The Franklin Square, Elmont and Sewanhaka school districts have joined in a lawsuit, along with more than half of Nassau County’s 56 districts, to fight the county’s plan to transfer to schools the responsibility for refunding excess taxes collected in error from commercial properties.
The repeal of the county guarantee, which ensures that the county will refund those taxes, is included in County Executive Ed Mangano’s Proposed 2011 No Property Tax Increase Budget to help balance the budget, and is all too familiar to Nassau County schools. School districts sued the county for threatening to repeal the guarantee in 2009, and won.
Ingermann Smith L.L.P., and Guercio & Guercio, LLP argued the case pro bono for the Nassau Suffolk School Boards Association in 2009.

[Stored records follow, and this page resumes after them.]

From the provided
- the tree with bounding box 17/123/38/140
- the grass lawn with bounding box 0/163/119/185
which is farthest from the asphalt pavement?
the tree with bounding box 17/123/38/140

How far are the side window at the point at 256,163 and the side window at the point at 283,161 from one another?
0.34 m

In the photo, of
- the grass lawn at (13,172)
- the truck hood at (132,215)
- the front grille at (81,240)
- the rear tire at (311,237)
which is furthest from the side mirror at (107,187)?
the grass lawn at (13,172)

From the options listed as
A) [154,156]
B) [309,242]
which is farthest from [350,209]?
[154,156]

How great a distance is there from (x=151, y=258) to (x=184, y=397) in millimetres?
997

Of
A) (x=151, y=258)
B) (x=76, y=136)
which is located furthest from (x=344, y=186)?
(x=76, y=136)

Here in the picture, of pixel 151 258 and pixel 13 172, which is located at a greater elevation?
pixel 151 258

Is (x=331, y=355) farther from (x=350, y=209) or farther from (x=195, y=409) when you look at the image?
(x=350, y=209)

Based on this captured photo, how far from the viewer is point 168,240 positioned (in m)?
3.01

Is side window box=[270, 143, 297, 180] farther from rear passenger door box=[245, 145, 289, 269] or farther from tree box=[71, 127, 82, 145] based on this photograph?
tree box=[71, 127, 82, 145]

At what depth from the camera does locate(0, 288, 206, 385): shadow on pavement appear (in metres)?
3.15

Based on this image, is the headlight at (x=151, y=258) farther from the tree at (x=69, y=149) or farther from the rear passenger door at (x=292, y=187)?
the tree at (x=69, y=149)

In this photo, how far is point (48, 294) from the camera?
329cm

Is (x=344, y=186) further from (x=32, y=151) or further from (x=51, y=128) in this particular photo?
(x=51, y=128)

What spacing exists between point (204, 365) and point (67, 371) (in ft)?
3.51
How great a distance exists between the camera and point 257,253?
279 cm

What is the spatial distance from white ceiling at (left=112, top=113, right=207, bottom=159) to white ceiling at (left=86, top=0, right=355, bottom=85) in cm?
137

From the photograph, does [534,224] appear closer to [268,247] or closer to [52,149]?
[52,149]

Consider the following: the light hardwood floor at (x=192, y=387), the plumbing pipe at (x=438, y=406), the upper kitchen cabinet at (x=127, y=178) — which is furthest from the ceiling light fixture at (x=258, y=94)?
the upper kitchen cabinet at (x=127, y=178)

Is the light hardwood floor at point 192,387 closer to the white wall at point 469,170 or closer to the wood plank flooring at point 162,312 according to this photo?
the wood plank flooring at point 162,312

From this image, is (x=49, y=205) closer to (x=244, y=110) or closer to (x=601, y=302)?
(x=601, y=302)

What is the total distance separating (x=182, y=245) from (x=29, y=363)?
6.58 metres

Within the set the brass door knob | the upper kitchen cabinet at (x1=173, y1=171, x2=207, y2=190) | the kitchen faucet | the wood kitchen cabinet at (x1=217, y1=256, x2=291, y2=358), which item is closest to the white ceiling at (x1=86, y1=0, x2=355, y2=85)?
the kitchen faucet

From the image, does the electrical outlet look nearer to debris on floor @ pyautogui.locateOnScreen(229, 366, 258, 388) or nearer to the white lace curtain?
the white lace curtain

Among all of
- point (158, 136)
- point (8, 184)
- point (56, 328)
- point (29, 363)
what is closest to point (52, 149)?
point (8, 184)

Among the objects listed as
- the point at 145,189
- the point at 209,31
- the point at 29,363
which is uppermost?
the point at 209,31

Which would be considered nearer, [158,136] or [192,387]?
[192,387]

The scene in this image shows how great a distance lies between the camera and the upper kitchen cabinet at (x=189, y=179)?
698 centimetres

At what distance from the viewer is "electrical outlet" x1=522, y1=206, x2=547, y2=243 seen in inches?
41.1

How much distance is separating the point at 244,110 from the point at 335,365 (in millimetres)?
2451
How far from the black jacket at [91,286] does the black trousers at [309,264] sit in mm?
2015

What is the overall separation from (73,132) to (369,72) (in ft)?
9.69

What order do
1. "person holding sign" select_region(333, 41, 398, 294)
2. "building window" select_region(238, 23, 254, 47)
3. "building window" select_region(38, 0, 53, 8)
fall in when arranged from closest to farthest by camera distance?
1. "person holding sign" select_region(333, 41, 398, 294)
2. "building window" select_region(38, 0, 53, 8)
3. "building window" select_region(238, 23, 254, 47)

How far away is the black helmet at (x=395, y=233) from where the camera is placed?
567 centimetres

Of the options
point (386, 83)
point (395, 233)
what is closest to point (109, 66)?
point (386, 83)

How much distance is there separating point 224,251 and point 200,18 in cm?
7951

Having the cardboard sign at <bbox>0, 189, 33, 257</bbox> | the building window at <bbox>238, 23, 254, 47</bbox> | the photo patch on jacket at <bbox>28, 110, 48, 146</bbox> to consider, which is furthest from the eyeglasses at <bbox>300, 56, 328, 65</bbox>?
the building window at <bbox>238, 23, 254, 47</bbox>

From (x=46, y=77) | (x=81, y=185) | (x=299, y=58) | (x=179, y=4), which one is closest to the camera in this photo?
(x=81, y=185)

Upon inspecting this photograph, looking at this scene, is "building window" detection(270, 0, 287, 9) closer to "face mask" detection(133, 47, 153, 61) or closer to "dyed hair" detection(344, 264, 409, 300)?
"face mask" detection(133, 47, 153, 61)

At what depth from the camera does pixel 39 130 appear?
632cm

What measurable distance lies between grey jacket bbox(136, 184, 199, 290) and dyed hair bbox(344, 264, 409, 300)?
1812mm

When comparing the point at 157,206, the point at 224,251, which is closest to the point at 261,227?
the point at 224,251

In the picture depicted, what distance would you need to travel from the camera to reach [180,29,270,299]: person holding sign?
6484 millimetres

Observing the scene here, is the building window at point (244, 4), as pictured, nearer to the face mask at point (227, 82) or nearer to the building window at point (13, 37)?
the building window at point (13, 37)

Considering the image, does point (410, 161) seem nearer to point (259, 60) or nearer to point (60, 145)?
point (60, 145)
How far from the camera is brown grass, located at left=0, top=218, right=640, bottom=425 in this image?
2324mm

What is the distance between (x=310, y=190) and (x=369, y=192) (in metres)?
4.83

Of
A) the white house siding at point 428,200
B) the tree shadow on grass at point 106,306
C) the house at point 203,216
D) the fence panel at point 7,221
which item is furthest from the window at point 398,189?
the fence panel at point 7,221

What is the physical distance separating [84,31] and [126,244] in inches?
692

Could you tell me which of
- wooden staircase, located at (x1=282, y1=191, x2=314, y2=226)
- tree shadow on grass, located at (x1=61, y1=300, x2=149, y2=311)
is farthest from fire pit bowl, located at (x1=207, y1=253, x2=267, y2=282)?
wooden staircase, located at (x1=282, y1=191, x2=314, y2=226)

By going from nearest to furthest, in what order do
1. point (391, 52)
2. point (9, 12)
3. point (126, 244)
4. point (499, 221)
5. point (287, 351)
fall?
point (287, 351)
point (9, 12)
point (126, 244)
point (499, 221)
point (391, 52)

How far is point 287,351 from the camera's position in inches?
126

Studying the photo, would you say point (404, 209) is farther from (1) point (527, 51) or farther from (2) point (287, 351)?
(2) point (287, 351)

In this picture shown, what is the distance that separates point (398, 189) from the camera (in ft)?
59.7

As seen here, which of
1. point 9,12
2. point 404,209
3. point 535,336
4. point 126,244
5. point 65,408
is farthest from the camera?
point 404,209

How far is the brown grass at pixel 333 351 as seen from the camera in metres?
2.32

School districts have estimated that the repeal would cost them $80 million — an average of $1.4 million per district — and bring about higher taxes for homeowners and school funding cuts.
Katie Grilli-Robles, Mangano’s press secretary, said that commercial properties receive 80 percent of the county’s assessment refunds, and that refunding the claims filed by those properties costs the county nearly $80 million per year. Between 15,000 and 20,000 claims are filed each, she added.
Additionally, Grilli-Robles said, the county spends $150 million annually on debt service related to the fund from which it has borrowed to pay back refunds over the past decade.
She explained that Nassau County has $1.6 billion in debt and outstanding liabilities resulting from what she described as a “broken” assessment system, which it is currently working to correct. Commercial properties are currently assessed at 1 percent of their total value, she said.
Grilli-Robles said that the repeal of the county guarantee would help to reform Nassau County’s assessment process and finally end the county’s borrowing to pay refunds.
Patrick Manley, superintendent of the Franklin Square Union Free School District, said the county has tried to ease school districts’ worries about taking on the responsibility for paying refunds by claiming that it will fix the assessment problem and withhold the repeal’s effect until 2013. However, Manley said, districts are wary of the county’s ability to improve the accuracy of tax assessments, since it has been unable to improve its assessment process for several years.
Manley said he believes that a repeal of the county guarantee would be a major blow to school districts’ finances. “We will probably have to hire an assessor to address this issue, which is another unfunded mandate,” Manley said. “In either case, the taxpayers will pay this tax either to the county or to the school district. The [Franklin Square] Board of Education does not think the local taxpayers in Franklin Square should fund the gap created by the county’s current assessment system.”
Manley added that nearly 30 of 56 districts in the county have formally joined the lawsuit so far, that many still have the suit vote on their agenda for February and that, ultimately, most districts are expected to sign on. He said he believes that instead of transferring the liability to schools, the county should raise taxes to pay for the over-assessments and work diligently to determine their cause.
Grilli-Robles said, however, that the tax liability for assessments is already unfair to taxpayers since it is spread evenly, forcing residents in school districts with low concentrations of commercial property to pay an unfair share, while residents in high-commercial districts benefit.
Jean Fichtl, the Sewanhaka Central High School District Board of Education president, said the county is pushing the liability for over-assessments onto school districts because it has nowhere else to turn, and it should be taking responsibility for its own mistakes.
“They are saying we should pay it back because we have gotten all of the benefits, but they have not fixed the problem — they have not ensured these properties are assessed properly,” Fichtl said, adding that nearly 50 of the county’s school districts are expected to participate in the lawsuit, including Bethpage, where Mangano lives. The cost to participating districts for the suit will be capped at $5,000, but should be lower if the majority of districts participate.
“What it comes down to is everything is always pushed down to school districts, and we have no place else to go,” Fichtl said. “There is no place else to cut, and now we are going to have to cut into programs, and we are going to start harming the children. I have no idea where this budget is going, but it’s not going to be good. It’s sad, it’s really, really sad, and the kids are going to be penalized.”
Fichtl said she believes the lawsuit will go forward in February, once all of the county’s school districts have a chance to vote on whether to join the litigation.